This guide explains what a mesh is, how to create one in SOLIDWORKS Simulation, when to refine it, and how to avoid common beginner mistakes.

What is a mesh?

A mesh divides the model into many smaller elements. The solver calculates behavior across those elements instead of trying to solve the full continuous shape in one step. In solid studies, those elements are usually three-dimensional. In shell or surface studies, they may be two-dimensional elements on a surface.

2D mesh element examples

The mesh does not have to look beautiful, but it needs to be suitable for the engineering question. A coarse mesh may be fine for a first check of overall deformation. A fillet, notch, hole, contact region, or thin feature may need local refinement.

3D mesh element examples

Before you create the mesh

Do not start with the mesh. Start with the study setup. Confirm the material, fixtures, loads, contacts, and analysis type first. A perfect-looking mesh will not save a study with unrealistic constraints or incorrect load direction.

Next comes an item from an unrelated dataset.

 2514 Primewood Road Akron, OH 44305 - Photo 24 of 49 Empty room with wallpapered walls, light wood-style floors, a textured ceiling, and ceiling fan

  • Simplify tiny cosmetic features that do not affect the result.
  • Check that bodies are included in the study.
  • Apply realistic fixtures and loads.
  • Define contacts before meshing an assembly.
  • Use symmetry when it is valid and saves solve time.

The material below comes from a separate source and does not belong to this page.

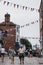 People walking under the colourful bunting on a street in Lymington, New Forest, UK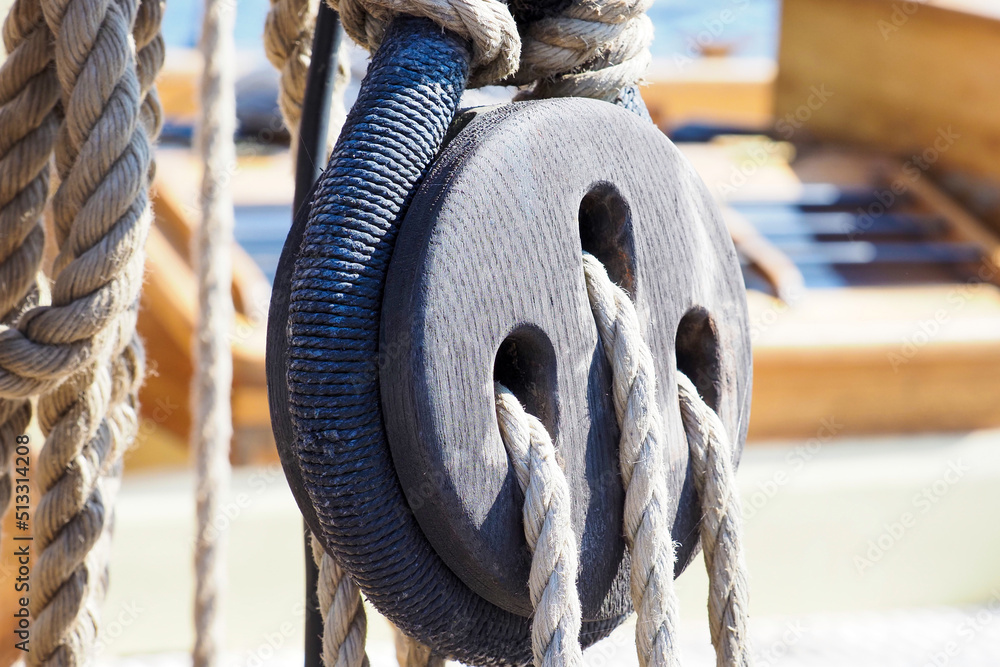 Part of an old sailing wooden ship with pulleys, knotted ropes and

Basic steps to create a mesh

  1. Open the part or assembly.
  2. Enable the SOLIDWORKS Simulation add-in if it is not already active.
  3. Create a new study from the Simulation tab.
  4. Choose the analysis type, such as static, frequency, buckling, thermal, or another available study type.
  5. Apply material, fixtures, loads, and contacts.
  6. In the Simulation study tree, right-click Mesh.
  7. Choose Create Mesh.
  8. Set the mesh density or open mesh parameters for more control.
  9. Click the green check to generate the mesh.

Creating a new SOLIDWORKS Simulation study
SOLIDWORKS Simulation create mesh command

Global mesh size vs mesh control

The global mesh size controls the overall element size for the model. Smaller elements usually improve detail, but they also increase solve time and memory use. Do not simply drag the mesh to the finest setting on every study. Use the coarsest mesh that still gives stable, believable results.

Mesh controls let you refine specific faces, edges, vertices, or components. They are useful around holes, fillets, contact regions, load application areas, and stress concentration zones.

SOLIDWORKS Simulation mesh parameters
SOLIDWORKS Simulation mesh control setup

How fine should the mesh be?

Use a mesh convergence mindset. Run the study with a reasonable mesh, record the result you care about, refine the mesh in important areas, and compare the result. If the value changes a lot, the first mesh was probably too coarse. If the value changes only a little, the mesh may be adequate for that decision.

Result behavior What it usually means
Results change dramatically after refinement The earlier mesh was likely too coarse or the setup needs review.
Peak stress rises at a sharp corner forever You may have a stress singularity rather than a meaningful design stress.
Displacement changes only slightly The mesh may be good enough for stiffness comparison.
Study fails to mesh Look for tiny geometry, bad contacts, thin features, or overly aggressive mesh settings.

Common meshing mistakes

  • Using one global fine mesh for everything: this wastes time and can make large studies hard to solve.
  • Trusting peak stress at sharp corners: sharp re-entrant corners and point fixtures can create unrealistic stress spikes.
  • Ignoring contact: assembly studies depend heavily on contact definitions.
  • Keeping tiny decorative features: logos, tiny chamfers, and cosmetic details can create unnecessary elements.
  • Skipping a sanity check: always ask whether the deformation, reaction forces, and stress pattern make physical sense.

When to use a different tool or workflow

SOLIDWORKS Simulation is useful for many mechanical design checks, but it is not magic. Highly nonlinear behavior, advanced contact, complex composites, detailed fatigue, crash, high-end CFD, and certification-critical analysis may require a more specialized solver or an experienced analyst.

If simulation performance is slow because your workstation struggles with models, review the best laptop for SOLIDWORKS or CAD workstation guides before assuming the study setup is the only problem.

Bottom line

To create a mesh in SOLIDWORKS Simulation, set up the study first, right-click Mesh, choose Create Mesh, and tune the global size or mesh controls as needed. The best mesh is not always the finest mesh. The best mesh is one that captures the engineering behavior you care about, converges reasonably, and lets you make a better design decision.

References: SOLIDWORKS Mesh PropertyManager Help, SOLIDWORKS Meshing Options Help, and SOLIDWORKS Simulation meshing tutorial Help.